The reasoning behind the lease-only move was that it's illegal in the U.S. to fix retail sales prices, but leases can be set at any price the manufacturer desires. Lexus wanted to use the lease method to prevent price gouging by greedy dealers or resellers, as happens often with the introduction of new limited-volume cars.
Now, however, according to a letter received by a prospective LFA owner, the car can be purchased--provided to agree to let Lexus retain the right to re-purchase the car if the buyer seeks to sell it during the first two years. The re-purchase price will be determined as either the lower of either the original sticker price or the fair market value of the car. That should do just as good a job of keeping ruthless resellers from jacking up the price on the cars, while also allowing those that would rather not deal with a lease the option to buy.

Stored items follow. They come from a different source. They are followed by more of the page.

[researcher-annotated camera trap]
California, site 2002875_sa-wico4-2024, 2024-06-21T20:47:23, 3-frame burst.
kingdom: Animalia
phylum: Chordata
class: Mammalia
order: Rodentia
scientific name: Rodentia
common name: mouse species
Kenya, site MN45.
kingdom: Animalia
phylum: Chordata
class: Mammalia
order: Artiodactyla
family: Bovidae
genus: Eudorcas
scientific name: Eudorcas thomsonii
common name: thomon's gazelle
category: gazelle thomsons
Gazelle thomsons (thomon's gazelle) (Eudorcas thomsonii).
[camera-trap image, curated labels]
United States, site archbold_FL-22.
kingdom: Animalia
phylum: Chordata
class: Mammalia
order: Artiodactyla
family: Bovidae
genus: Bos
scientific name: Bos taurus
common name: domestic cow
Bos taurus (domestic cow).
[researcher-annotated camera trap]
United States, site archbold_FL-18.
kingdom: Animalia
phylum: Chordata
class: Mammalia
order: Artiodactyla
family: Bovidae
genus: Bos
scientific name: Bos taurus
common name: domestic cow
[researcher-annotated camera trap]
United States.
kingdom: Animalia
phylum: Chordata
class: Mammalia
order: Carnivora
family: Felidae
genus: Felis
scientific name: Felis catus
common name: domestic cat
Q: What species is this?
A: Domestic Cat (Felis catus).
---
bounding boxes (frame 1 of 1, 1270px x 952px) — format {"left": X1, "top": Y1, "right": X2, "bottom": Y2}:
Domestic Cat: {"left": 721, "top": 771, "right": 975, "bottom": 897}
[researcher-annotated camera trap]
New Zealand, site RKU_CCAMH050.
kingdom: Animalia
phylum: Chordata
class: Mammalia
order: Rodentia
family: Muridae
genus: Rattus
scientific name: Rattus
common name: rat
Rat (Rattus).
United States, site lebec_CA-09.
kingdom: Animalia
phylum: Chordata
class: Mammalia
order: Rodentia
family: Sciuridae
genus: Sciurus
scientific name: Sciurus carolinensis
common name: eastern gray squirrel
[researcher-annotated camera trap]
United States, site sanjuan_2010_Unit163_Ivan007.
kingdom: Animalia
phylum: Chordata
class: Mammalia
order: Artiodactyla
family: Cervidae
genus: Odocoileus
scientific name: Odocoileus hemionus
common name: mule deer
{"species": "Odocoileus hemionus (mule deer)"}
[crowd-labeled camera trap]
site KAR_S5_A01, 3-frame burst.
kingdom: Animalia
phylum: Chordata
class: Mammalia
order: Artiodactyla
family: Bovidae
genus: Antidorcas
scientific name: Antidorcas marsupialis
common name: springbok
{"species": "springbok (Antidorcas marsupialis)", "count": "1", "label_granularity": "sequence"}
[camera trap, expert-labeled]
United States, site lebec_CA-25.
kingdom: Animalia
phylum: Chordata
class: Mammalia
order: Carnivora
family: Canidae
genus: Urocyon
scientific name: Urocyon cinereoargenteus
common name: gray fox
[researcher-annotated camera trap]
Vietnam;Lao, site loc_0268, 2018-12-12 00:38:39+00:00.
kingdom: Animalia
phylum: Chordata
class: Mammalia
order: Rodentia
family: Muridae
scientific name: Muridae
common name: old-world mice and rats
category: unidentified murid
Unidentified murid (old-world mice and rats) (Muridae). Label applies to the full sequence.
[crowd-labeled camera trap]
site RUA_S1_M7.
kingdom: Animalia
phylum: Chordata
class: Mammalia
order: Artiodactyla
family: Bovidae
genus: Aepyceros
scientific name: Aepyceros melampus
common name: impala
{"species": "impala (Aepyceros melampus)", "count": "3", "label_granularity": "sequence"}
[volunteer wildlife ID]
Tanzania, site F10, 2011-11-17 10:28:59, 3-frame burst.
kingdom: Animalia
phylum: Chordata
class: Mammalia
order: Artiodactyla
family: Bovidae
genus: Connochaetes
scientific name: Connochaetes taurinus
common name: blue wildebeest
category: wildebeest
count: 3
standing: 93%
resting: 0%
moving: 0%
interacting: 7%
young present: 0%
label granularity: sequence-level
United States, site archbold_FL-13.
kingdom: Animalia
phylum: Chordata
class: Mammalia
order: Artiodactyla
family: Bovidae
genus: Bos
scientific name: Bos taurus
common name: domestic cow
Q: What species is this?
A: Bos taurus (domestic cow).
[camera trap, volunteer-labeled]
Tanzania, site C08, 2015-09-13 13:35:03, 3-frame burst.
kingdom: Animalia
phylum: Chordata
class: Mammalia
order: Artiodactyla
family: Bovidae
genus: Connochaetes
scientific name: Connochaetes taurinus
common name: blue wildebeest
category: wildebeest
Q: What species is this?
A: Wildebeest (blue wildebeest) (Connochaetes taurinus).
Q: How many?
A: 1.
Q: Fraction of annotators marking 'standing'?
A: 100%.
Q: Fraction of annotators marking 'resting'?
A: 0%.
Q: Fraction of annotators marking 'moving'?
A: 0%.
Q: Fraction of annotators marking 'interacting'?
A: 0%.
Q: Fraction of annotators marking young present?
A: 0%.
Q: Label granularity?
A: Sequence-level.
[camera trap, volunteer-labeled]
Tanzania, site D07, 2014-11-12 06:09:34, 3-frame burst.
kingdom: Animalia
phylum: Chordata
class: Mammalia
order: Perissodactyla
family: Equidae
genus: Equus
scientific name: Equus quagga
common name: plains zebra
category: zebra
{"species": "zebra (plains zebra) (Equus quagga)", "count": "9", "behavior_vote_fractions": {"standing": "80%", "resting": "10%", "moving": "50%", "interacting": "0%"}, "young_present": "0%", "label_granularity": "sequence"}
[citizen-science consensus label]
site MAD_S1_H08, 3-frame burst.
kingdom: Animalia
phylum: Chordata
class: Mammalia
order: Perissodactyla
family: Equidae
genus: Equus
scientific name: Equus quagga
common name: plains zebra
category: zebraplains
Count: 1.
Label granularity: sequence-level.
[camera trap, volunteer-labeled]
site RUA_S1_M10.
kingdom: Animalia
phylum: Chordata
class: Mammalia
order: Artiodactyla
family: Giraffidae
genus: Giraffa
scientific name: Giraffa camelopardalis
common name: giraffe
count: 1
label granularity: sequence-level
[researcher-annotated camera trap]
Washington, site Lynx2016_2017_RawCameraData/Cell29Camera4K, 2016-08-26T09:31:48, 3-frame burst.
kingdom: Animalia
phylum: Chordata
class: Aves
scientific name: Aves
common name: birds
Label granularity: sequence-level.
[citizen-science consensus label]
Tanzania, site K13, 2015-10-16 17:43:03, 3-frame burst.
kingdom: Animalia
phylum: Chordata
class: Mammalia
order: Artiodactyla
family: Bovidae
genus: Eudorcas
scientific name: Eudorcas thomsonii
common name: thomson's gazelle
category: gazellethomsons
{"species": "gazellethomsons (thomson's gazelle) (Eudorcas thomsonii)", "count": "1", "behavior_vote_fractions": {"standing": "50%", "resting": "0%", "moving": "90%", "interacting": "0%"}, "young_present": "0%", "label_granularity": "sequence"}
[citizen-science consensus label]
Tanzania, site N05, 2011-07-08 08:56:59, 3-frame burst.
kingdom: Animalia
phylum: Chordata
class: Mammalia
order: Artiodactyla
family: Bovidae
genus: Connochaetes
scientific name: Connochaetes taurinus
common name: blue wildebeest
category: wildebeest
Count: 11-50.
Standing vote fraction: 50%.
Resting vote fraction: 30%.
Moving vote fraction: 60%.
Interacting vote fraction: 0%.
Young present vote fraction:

Once the car passes the two-year-old mark, however, the buyer will then be free to do with the car as he or she pleases, as with any other car purchase. While we're still a bit perturbed by the right of first refusal, we're glad to see Lexus is doing its best to defend the market from third-party price gouging.
It's important to remember, however, that the LFA's sticker price is in the neighborhood of $375,000 before optional package add-ons, so you might argue Lexus is already price gouging despite taking a likely loss on each car--especially when you factor in performance, equipment, and badge value against other hyper-exotics like Aston Martin, Ferrari, and Lamborghini.